» **GOAL**
Rename "bus windshield" to "bus front window" everywhere it appears in the records, and reproduce them with no other changes.

» **EXERCISE INPUTS**
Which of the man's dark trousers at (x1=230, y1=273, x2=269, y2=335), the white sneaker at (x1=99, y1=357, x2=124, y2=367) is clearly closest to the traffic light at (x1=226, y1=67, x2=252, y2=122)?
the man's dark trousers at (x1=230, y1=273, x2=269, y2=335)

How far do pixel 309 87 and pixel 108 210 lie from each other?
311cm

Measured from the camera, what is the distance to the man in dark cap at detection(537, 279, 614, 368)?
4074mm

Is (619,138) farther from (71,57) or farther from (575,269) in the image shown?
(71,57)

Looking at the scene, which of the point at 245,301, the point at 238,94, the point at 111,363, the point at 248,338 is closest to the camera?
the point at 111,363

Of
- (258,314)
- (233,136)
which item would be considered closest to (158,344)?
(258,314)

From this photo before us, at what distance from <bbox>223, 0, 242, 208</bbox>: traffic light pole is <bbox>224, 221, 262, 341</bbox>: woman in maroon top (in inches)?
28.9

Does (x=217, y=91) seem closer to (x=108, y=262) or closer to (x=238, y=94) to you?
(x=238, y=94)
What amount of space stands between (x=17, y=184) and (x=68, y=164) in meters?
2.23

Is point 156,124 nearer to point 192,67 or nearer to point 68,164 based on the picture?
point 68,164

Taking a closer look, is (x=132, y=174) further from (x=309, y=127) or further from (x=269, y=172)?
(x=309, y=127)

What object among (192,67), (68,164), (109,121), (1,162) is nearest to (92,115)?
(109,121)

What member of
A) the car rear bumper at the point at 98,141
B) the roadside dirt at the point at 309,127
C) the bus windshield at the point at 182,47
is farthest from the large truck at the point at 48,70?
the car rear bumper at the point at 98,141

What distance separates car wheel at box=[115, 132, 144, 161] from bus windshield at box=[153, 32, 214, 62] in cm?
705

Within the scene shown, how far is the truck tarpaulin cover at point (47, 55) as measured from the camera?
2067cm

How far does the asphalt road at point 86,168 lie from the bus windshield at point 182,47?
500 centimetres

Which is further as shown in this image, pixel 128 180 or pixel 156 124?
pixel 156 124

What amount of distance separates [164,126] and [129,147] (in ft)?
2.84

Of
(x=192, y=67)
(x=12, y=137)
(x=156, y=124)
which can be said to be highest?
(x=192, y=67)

» **SOLUTION FOR THIS TASK**
Which of the man's dark trousers at (x1=230, y1=273, x2=269, y2=335), the white sneaker at (x1=99, y1=357, x2=124, y2=367) is clearly closest to the traffic light at (x1=226, y1=67, x2=252, y2=122)?
the man's dark trousers at (x1=230, y1=273, x2=269, y2=335)

How far do pixel 309 87 and pixel 108 210 lie from each other?
311cm

Measured from the camera, what is the distance to the man in dark cap at detection(537, 279, 614, 368)?
4074mm

Is (619,138) farther from (71,57) or farther from (575,269) in the image shown?
(71,57)

Looking at the scene, which of the point at 245,301, the point at 238,94, the point at 111,363, the point at 248,338 is closest to the camera?
the point at 111,363

Of
- (258,314)
- (233,136)
which item would be considered closest to (158,344)?
(258,314)

From this photo before us, at what distance from <bbox>223, 0, 242, 208</bbox>: traffic light pole is <bbox>224, 221, 262, 341</bbox>: woman in maroon top (in inches)?
28.9

Does (x=217, y=91) seem closer to (x=108, y=262) or closer to (x=238, y=94) to you?
(x=238, y=94)
What amount of space stands between (x=17, y=184) and (x=68, y=164) in meters?
2.23

Is point 156,124 nearer to point 192,67 or nearer to point 68,164 based on the picture?
point 68,164

Taking a closer look, is (x=132, y=174) further from (x=309, y=127) or further from (x=269, y=172)?
(x=309, y=127)

What object among (192,67), (68,164), (109,121), (1,162) is nearest to (92,115)?
(109,121)

What member of
A) the car rear bumper at the point at 98,141
B) the roadside dirt at the point at 309,127
C) the bus front window at the point at 182,47
is farthest from the large truck at the point at 48,70?
the car rear bumper at the point at 98,141

What distance separates car wheel at box=[115, 132, 144, 161] from bus front window at box=[153, 32, 214, 62] in cm?
705

Within the scene shown, how far is the truck tarpaulin cover at point (47, 55) as measured from the camera?
2067cm

How far does the asphalt road at point 86,168 lie from the bus front window at point 182,47?
500 centimetres

Which is further as shown in this image, pixel 128 180 or pixel 156 124?
pixel 156 124

What amount of distance separates [164,126] and [129,147] (in ft)?
2.84

Of
(x=192, y=67)
(x=12, y=137)
(x=156, y=124)
which can be said to be highest?
(x=192, y=67)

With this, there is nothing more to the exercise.